• _PASSAGE PROVIDED_
= Beginning of Section =

Physician groups tell court that pregnant woman “should not be compelled to endure the continued health risks posed by her pregnancy and the risk to future fertility should she be forced to carry her pregnancy to term”

         This morning, the American College of Obstetricians and Gynecologists (ACOG) and the Society for Maternal-Fetal Medicine (SMFM) filed an emergency brief in the Texas Supreme Court urging the Court to permit a 31-year old pregnant woman and mother, Kate Cox, to obtain medically indicated abortion care necessary to protect her life, health, and future fertility. The brief comes on the heels of Attorney General Ken Paxton’s petition, which he filed in the Court last week after sending letters threatening criminal prosecution to three Texas hospitals, seeking to block a district judge’s order that would have allowed the care. Ms. Cox, who has experienced a number of complications during her pregnancy, received a devastating pregnancy diagnosis and her physicians have said that her fetus will likely not survive the pregnancy and that carrying the pregnancy to term is harmful to her. Late last week, the Texas Supreme Court issued an administrative stay of the district court’s order, effectively preventing Ms. Cox from accessing the medically necessary care in the state.

= End of Section =

(Items from a dataset)
= Beginning of Section =

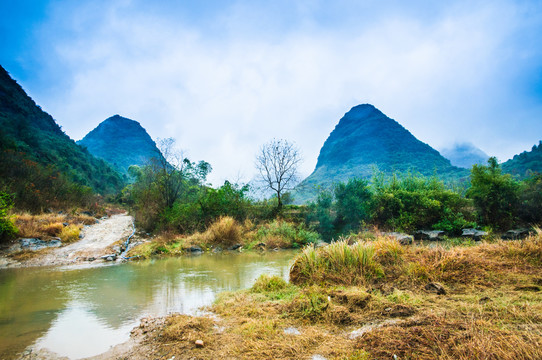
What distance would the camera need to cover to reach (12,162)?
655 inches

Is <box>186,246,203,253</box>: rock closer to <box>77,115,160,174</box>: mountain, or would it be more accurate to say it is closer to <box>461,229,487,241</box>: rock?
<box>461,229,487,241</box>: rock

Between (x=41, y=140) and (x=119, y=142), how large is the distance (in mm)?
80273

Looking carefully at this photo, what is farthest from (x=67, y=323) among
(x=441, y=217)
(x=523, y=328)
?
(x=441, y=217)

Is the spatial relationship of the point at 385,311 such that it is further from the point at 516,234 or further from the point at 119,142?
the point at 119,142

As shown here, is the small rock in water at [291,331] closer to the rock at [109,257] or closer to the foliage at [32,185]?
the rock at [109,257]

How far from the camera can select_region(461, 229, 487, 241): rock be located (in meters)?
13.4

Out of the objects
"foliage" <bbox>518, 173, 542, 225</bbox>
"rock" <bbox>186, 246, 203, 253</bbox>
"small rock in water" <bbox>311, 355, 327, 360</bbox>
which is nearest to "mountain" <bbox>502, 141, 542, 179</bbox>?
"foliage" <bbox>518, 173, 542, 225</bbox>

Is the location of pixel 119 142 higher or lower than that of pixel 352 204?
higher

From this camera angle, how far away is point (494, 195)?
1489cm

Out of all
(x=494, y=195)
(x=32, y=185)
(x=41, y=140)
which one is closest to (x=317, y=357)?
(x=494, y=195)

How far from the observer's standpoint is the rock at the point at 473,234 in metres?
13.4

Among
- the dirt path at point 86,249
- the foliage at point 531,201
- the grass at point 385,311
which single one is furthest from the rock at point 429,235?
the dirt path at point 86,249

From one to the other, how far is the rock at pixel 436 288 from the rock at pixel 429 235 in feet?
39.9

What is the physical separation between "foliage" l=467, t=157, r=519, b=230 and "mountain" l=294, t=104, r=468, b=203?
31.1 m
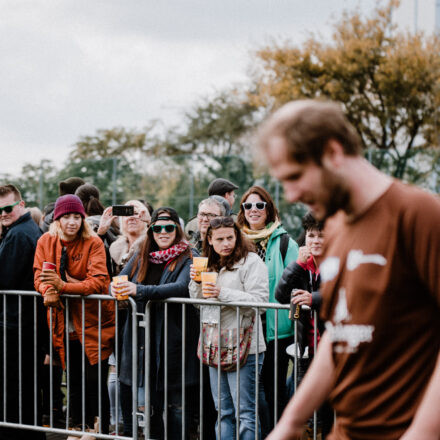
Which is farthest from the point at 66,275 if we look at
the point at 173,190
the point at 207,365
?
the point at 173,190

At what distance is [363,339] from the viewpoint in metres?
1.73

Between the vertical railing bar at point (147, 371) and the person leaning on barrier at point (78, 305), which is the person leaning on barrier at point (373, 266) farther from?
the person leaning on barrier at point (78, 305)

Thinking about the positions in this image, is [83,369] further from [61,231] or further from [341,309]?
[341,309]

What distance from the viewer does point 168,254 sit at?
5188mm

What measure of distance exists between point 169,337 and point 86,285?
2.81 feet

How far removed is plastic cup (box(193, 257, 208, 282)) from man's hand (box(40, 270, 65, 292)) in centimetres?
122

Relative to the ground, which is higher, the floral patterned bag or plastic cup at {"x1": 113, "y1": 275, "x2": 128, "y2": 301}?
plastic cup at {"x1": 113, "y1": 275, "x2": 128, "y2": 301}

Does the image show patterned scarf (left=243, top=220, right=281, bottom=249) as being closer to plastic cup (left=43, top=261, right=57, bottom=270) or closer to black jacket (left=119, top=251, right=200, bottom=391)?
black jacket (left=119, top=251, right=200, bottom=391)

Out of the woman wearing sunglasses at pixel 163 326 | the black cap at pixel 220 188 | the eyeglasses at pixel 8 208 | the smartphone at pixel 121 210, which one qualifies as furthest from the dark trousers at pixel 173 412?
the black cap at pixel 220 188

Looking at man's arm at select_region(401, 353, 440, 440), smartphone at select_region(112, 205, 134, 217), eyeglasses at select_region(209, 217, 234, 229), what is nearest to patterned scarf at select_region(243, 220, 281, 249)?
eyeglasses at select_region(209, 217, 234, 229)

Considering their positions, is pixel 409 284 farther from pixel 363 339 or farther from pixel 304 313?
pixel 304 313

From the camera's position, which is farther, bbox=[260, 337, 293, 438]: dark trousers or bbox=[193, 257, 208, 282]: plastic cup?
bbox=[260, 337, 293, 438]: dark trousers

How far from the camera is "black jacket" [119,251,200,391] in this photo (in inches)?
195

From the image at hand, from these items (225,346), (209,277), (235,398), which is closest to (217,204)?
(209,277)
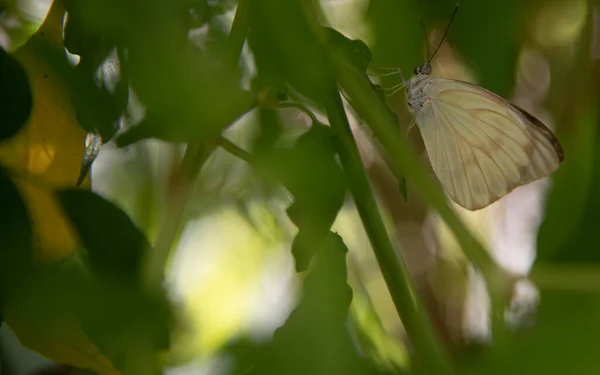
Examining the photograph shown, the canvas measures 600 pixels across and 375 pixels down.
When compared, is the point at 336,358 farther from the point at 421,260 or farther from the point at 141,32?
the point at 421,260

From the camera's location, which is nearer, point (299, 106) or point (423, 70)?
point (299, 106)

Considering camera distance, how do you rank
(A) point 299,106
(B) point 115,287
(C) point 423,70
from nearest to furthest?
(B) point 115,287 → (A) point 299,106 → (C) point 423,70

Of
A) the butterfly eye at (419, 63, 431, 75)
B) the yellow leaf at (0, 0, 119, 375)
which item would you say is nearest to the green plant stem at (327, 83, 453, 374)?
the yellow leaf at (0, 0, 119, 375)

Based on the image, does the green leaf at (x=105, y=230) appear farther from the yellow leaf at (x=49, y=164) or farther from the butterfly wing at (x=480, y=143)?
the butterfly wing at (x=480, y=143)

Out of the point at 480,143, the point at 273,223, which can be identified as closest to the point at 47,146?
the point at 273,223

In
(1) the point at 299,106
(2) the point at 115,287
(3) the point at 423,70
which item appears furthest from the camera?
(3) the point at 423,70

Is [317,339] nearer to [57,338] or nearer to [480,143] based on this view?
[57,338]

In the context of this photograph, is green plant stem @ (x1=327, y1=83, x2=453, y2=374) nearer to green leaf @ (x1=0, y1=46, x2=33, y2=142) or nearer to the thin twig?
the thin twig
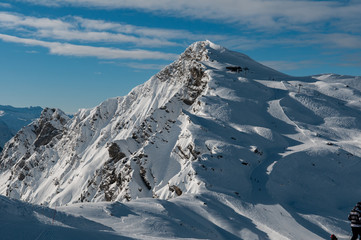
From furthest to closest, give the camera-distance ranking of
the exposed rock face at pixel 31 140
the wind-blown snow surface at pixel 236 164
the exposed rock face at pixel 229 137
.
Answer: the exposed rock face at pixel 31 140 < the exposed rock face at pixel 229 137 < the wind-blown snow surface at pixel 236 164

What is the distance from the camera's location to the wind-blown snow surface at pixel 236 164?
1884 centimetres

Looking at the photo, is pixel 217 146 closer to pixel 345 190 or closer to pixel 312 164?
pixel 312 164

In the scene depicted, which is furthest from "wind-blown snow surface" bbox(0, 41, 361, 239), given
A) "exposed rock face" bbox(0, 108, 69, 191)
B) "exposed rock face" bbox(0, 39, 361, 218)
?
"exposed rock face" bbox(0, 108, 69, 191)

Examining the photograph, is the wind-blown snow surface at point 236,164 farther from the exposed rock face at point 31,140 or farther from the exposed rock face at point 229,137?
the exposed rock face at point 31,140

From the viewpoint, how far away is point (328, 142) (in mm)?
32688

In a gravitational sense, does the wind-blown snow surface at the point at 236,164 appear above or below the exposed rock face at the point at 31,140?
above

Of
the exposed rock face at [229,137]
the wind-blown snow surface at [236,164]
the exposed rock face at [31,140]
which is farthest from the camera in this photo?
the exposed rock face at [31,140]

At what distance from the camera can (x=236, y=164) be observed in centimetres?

= End of Section =

• _WHAT IS BEING ASKED_
Resume the text on the physician groups' brief for Kate Cox, picking up after its final sentence. The material here stands apart from the text on the Kate Cox brief.

• _RESPONSE TO THIS TASK_
The brief urges the Texas Supreme Court to vacate the administrative stay and to deny the Attorney General’s request. The brief states that Ms. Cox faces a “current, emergent threat to her life, health, and future fertility, and to the wellbeing of her family” if she is unable to obtain abortion care. The brief also notes that the Attorney General’s “threats of enforcement of criminal and civil penalties against physicians and hospitals that owe a foundational ethical obligation to patients to provide basic, essential reproductive health care are endangering the provision of medical care in Texas and  the health and wellbeing of Texans.” The brief outlines the specific complexities and risks associated with Ms. Cox’s pregnancy diagnosis, full Trisomy 18, a lethal fetal anomaly that ends in miscarriage, stillbirth, or infant mortality. 

“Today, we again find ourselves in the Texas Supreme Court outlining the harmful and dire consequences of the State’s abortion bans and the Attorney General’s threats of criminal prosecution of clinicians and hospitals that seek to provide necessary care,” said Molly Meegan, General Counsel of the American College of Obstetricians & Gynecologists. “Without immediate intervention, another pregnant woman in Texas will be forced to forego care or leave the state, potentially compounding one tragedy with another by exposing her to even more potential complications,” Meegan continued.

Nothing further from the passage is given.